## TO DO
List every line in this data where the string "camera" occurs.

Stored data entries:
★ ★ ★ ★ ★ ★ ★
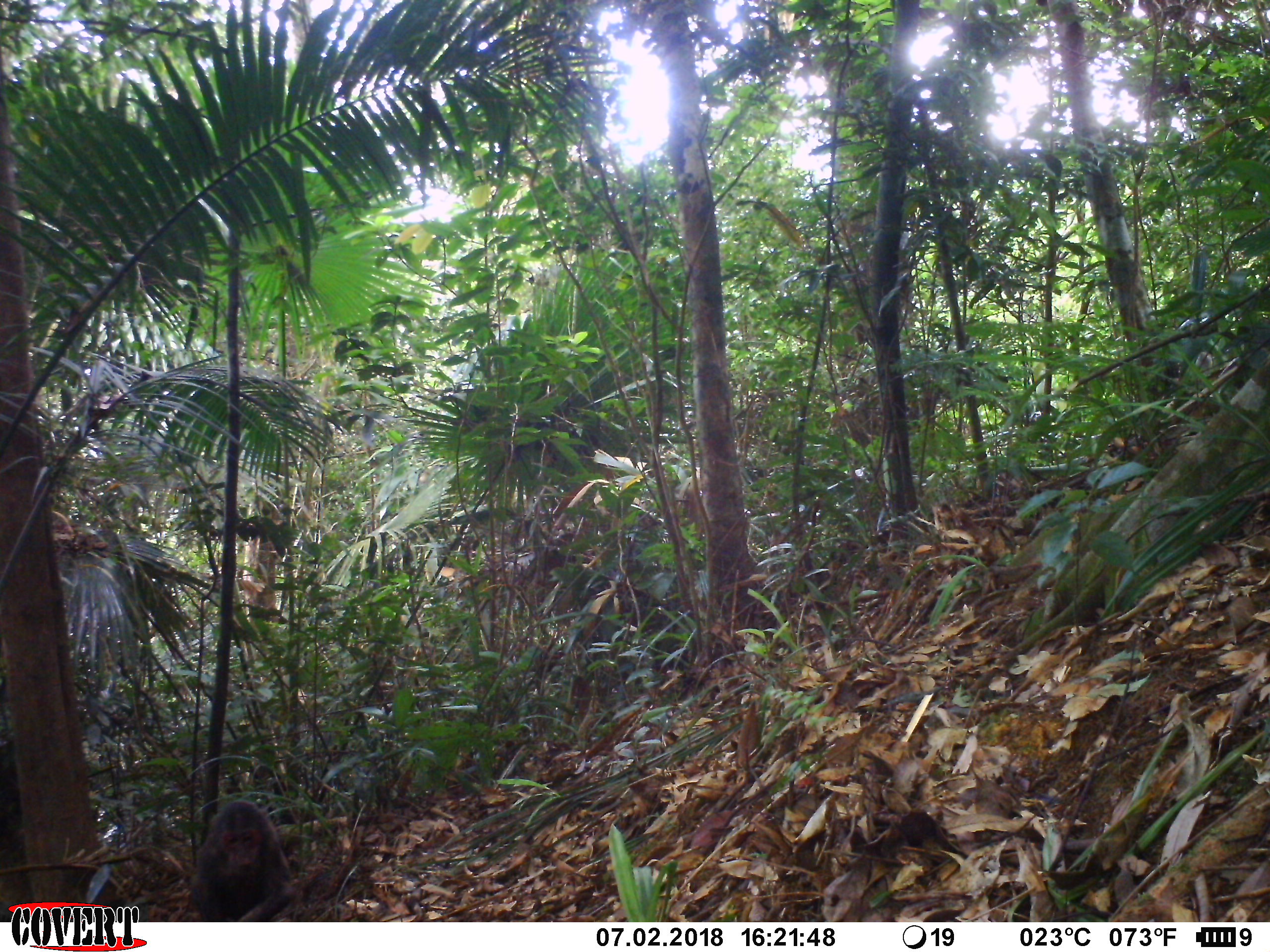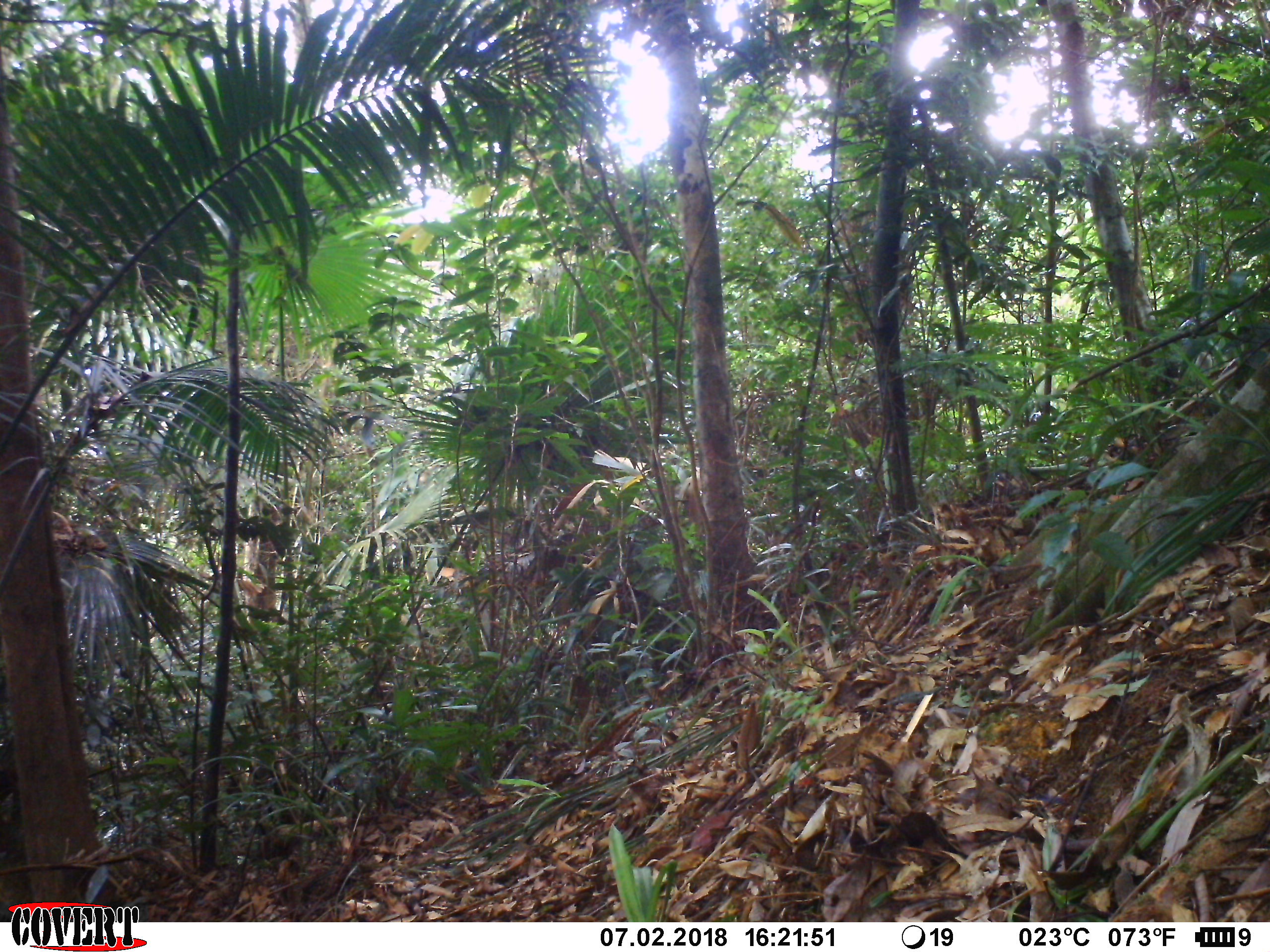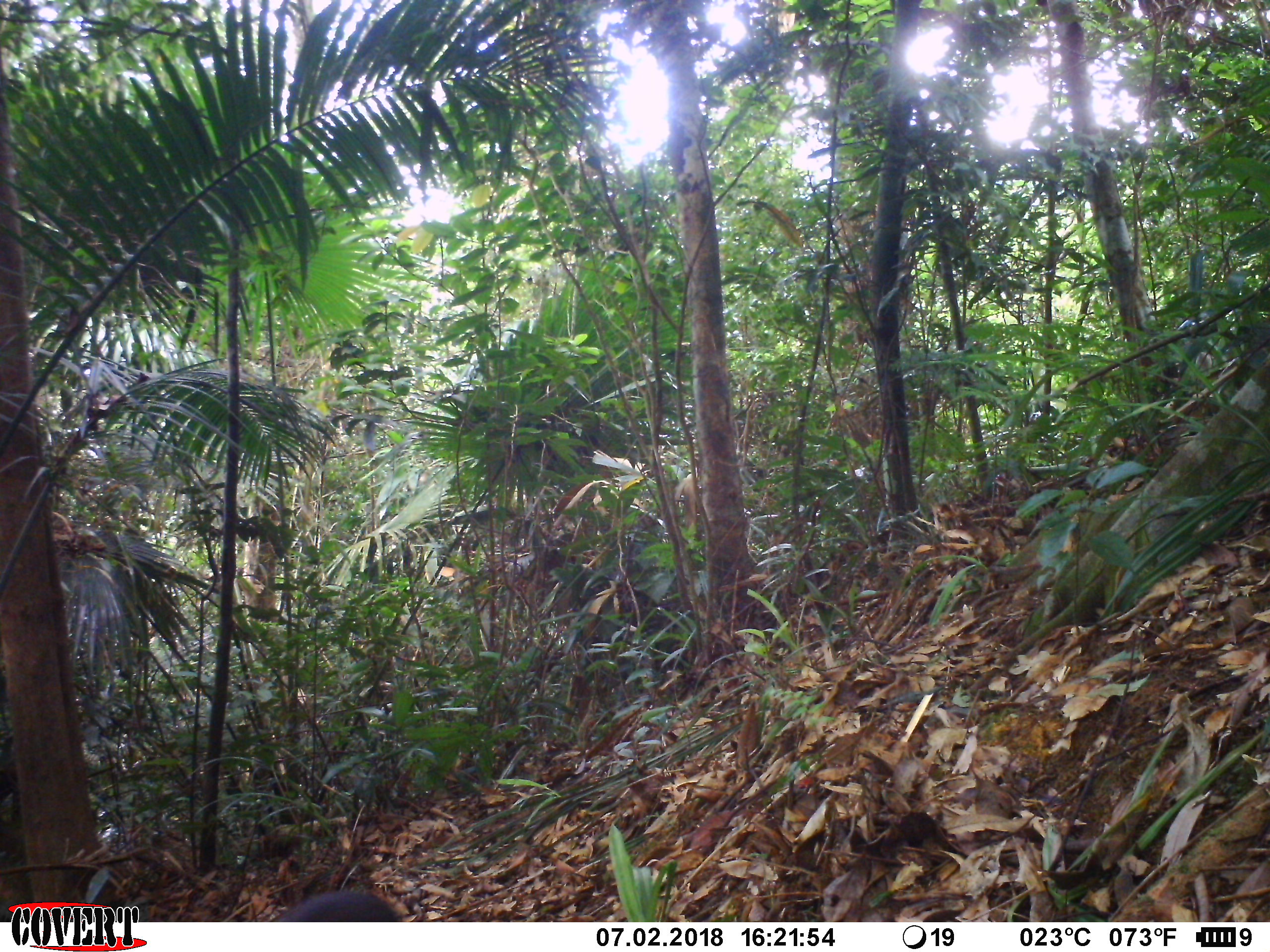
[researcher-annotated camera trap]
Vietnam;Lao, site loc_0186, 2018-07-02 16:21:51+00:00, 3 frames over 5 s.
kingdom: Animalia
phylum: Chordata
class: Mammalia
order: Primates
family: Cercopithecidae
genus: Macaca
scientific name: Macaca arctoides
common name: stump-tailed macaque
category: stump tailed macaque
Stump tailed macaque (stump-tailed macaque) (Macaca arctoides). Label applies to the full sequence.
★ ★ ★ ★ ★ ★ ★
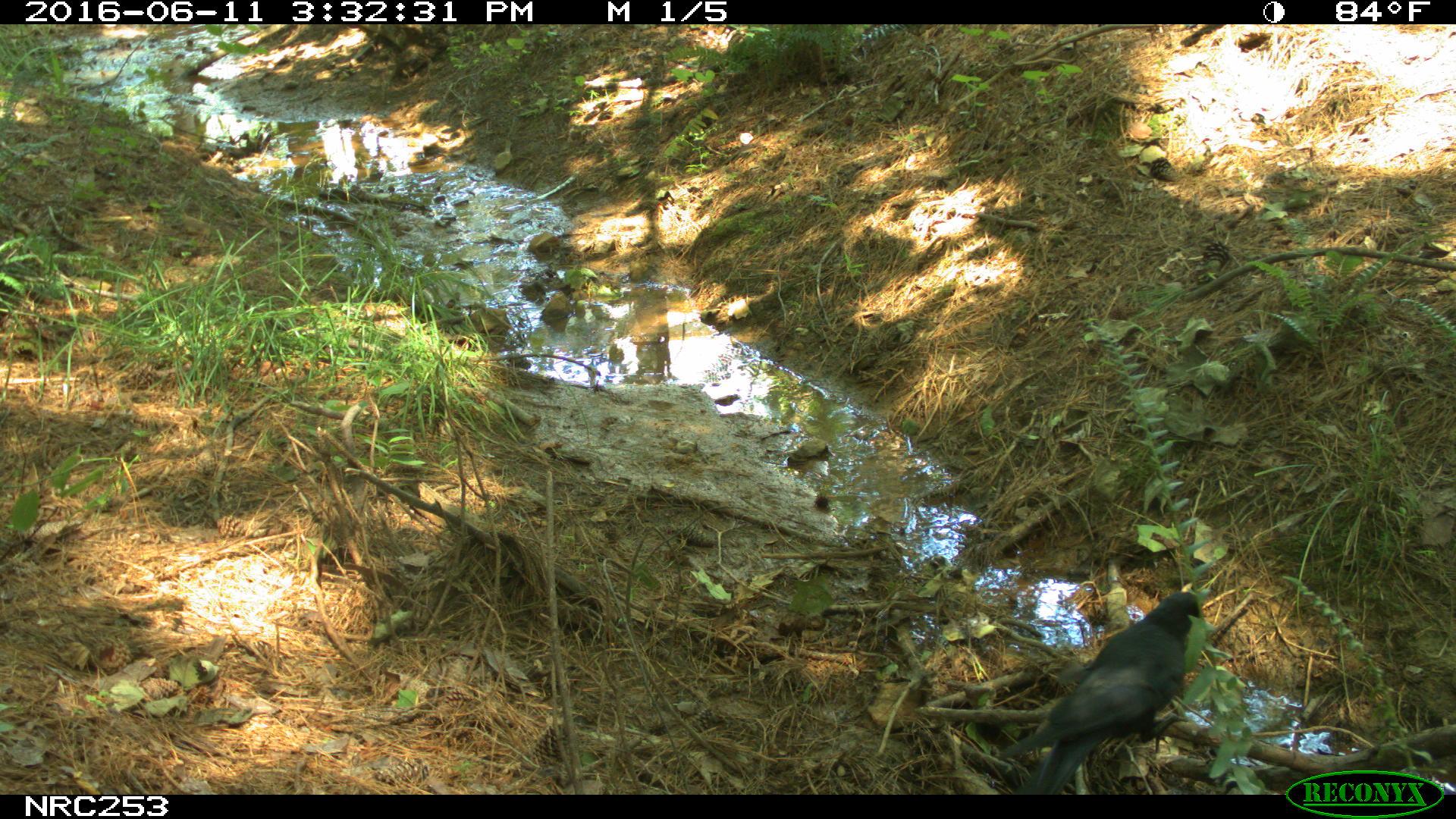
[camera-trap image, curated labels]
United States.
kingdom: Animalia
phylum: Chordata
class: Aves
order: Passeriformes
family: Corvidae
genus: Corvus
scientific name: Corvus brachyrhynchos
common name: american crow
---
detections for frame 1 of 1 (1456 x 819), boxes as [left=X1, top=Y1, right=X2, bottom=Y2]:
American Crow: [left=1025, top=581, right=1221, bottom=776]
★ ★ ★ ★ ★ ★ ★
## WRITTEN ANSWER
[researcher-annotated camera trap]
[camera-trap image, curated labels]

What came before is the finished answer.